Questions about pictured scenes:
— BEGIN —
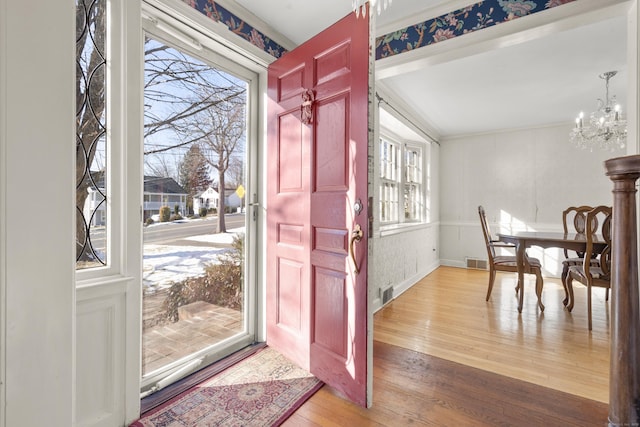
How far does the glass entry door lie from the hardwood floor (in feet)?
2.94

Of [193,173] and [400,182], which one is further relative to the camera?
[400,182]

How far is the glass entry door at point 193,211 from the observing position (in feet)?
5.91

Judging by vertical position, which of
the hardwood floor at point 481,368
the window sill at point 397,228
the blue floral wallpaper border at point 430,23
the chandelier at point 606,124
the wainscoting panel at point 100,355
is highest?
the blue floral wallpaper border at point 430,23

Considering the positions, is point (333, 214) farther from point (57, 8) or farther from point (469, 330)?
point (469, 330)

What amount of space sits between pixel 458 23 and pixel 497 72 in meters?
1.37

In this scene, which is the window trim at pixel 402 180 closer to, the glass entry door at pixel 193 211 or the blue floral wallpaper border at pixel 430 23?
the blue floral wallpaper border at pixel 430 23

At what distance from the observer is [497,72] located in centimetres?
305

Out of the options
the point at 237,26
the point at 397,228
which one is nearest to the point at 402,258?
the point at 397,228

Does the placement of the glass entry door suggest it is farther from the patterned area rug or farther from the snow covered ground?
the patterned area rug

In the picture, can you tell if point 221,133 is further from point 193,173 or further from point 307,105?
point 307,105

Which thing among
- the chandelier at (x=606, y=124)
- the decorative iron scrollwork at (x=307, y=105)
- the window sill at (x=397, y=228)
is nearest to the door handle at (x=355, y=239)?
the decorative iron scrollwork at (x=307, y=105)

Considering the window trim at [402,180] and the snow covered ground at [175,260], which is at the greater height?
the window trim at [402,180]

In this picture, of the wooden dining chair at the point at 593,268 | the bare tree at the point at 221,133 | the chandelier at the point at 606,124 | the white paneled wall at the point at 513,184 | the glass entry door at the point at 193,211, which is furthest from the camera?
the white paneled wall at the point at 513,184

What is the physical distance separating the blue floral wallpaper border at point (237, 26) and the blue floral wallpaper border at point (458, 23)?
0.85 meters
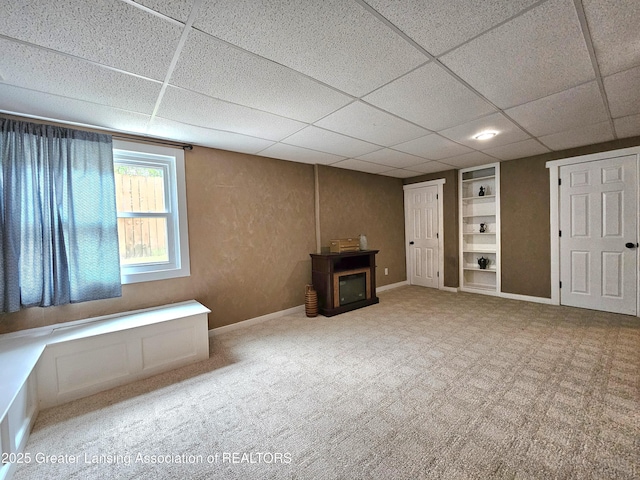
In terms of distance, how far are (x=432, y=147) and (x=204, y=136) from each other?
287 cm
— END —
#### Problem to work on:
Reproduce all of the data above, swapping "glass entry door" for "front door" wherever it occurs and keeping everything else identical. Leave the pictures out of your version.

#### The response:
How far does the front door lie from the hardwood floor (in feet)?
2.94

Of [193,173] and [400,182], which one is further relative to the camera?
[400,182]

How far is the front door at point 193,211 from the observing position (in feet)?
5.91

Judging by vertical position, which of
the hardwood floor at point 481,368
the window sill at point 397,228
the blue floral wallpaper border at point 430,23
the chandelier at point 606,124
the wainscoting panel at point 100,355
is highest?
the blue floral wallpaper border at point 430,23

Considering the positions, is point (333, 214) farther from point (57, 8) or farther from point (469, 330)?
point (469, 330)

What amount of space sits between pixel 458 23 and pixel 497 72 in meters?
1.37

In this scene, which is the window trim at pixel 402 180 closer to, the front door at pixel 193 211 or the blue floral wallpaper border at pixel 430 23?
the blue floral wallpaper border at pixel 430 23

At what distance from the observer is [497,72] located in centimetres?
305

Out of the options
the point at 237,26
the point at 397,228
which one is nearest to the point at 402,258?
the point at 397,228

Does the placement of the front door suggest it is farther from the patterned area rug or farther from the snow covered ground?
the patterned area rug

In the picture, can you tell if point 221,133 is further from point 193,173 or further from point 307,105?
point 307,105

Which thing among
- the chandelier at (x=606, y=124)
- the decorative iron scrollwork at (x=307, y=105)
- the window sill at (x=397, y=228)
is nearest to the door handle at (x=355, y=239)?
the decorative iron scrollwork at (x=307, y=105)

Considering the window trim at [402,180] and the snow covered ground at [175,260], which is at the greater height?
the window trim at [402,180]

In this picture, of the wooden dining chair at the point at 593,268 | the bare tree at the point at 221,133 | the chandelier at the point at 606,124 | the white paneled wall at the point at 513,184 | the front door at the point at 193,211, which is furthest from the camera?
the white paneled wall at the point at 513,184

What is the physical distance separating the blue floral wallpaper border at point (237, 26) and the blue floral wallpaper border at point (458, 23)?
0.85 meters
In terms of distance, how far are (x=432, y=147) and (x=204, y=136) from each other?
287 cm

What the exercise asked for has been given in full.